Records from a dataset
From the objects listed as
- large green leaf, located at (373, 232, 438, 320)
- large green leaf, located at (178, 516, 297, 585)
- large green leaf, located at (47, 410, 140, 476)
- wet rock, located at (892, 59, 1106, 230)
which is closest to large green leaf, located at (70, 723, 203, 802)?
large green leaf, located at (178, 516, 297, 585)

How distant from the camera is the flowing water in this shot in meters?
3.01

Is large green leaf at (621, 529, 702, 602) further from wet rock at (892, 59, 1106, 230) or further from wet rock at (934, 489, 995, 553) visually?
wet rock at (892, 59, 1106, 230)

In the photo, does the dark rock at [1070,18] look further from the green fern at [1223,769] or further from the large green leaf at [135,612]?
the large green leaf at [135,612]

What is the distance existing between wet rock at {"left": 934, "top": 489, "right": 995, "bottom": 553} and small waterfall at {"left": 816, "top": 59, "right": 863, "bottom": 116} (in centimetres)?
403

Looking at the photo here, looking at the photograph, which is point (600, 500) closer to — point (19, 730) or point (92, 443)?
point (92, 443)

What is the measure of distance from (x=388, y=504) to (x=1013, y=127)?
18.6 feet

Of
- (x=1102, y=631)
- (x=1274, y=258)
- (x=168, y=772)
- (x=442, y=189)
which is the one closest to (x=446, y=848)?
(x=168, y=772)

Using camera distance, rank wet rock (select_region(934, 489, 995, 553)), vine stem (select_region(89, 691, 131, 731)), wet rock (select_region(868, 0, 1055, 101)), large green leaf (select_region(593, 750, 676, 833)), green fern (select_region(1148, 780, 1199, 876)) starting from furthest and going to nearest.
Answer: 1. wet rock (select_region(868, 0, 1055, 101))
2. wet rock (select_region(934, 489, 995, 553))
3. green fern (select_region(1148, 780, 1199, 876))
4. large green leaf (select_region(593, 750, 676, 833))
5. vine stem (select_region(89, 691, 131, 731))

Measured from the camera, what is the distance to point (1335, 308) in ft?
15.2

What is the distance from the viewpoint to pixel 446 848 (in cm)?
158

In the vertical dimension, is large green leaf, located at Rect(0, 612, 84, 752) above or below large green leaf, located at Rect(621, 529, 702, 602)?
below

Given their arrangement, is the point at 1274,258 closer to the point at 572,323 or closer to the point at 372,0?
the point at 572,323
--
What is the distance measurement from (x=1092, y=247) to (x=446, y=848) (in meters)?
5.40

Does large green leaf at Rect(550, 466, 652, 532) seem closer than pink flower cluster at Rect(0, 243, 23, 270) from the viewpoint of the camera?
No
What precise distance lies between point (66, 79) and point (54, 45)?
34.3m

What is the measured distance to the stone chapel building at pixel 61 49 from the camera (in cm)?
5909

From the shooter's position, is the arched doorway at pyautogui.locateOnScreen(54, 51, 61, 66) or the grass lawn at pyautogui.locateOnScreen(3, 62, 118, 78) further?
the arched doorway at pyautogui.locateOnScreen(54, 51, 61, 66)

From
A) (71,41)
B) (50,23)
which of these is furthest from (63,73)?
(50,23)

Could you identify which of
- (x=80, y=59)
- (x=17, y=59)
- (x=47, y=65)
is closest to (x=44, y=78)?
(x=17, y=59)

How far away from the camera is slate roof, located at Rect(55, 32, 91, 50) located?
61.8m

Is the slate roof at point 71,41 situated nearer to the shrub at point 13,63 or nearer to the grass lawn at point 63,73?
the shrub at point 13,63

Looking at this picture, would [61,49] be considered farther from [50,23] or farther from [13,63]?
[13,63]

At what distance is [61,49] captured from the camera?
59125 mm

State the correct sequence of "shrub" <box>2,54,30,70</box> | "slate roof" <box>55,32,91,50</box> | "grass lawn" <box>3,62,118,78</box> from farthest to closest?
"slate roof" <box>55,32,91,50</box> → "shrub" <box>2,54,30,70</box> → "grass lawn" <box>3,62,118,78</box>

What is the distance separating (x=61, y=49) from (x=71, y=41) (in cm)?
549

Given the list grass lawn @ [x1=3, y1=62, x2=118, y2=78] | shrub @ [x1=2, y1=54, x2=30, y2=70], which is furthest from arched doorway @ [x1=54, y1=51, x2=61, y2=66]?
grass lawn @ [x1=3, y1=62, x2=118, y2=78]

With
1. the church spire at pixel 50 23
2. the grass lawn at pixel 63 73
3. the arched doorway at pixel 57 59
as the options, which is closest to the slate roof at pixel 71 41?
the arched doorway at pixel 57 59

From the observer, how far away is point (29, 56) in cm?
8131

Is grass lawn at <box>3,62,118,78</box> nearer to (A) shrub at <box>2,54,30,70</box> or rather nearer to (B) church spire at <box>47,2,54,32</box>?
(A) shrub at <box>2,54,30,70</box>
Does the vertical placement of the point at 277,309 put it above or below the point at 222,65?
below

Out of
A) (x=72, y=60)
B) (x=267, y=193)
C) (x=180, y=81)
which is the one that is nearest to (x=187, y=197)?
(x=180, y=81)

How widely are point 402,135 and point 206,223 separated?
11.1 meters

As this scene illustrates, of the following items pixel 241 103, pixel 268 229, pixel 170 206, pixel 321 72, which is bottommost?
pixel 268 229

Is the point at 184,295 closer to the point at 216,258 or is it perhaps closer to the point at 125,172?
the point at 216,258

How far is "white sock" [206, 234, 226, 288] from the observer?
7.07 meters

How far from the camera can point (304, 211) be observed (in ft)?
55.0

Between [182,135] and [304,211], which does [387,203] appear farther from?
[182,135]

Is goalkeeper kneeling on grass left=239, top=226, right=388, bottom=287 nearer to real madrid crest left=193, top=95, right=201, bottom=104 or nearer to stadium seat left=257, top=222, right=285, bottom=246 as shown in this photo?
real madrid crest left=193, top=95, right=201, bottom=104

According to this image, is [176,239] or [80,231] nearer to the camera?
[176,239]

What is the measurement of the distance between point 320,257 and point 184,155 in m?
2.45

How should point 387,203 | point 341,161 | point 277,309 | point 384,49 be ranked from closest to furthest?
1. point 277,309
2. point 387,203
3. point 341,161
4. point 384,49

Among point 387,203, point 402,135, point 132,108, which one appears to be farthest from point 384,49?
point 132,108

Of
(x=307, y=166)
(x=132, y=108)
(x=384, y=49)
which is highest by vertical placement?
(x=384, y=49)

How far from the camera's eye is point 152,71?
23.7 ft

WHAT TO DO:
Rewrite the rows from the line containing "What is the measurement" up to and including the line containing "4. point 384,49", replacing "ranked" with "sorted" and changing nothing else.

SOLUTION FOR THIS PROBLEM:
What is the measurement of the distance between point 320,257 and point 184,155 in m?
2.45

How should point 387,203 | point 341,161 | point 277,309 | point 384,49 be sorted from closest to furthest?
1. point 277,309
2. point 387,203
3. point 341,161
4. point 384,49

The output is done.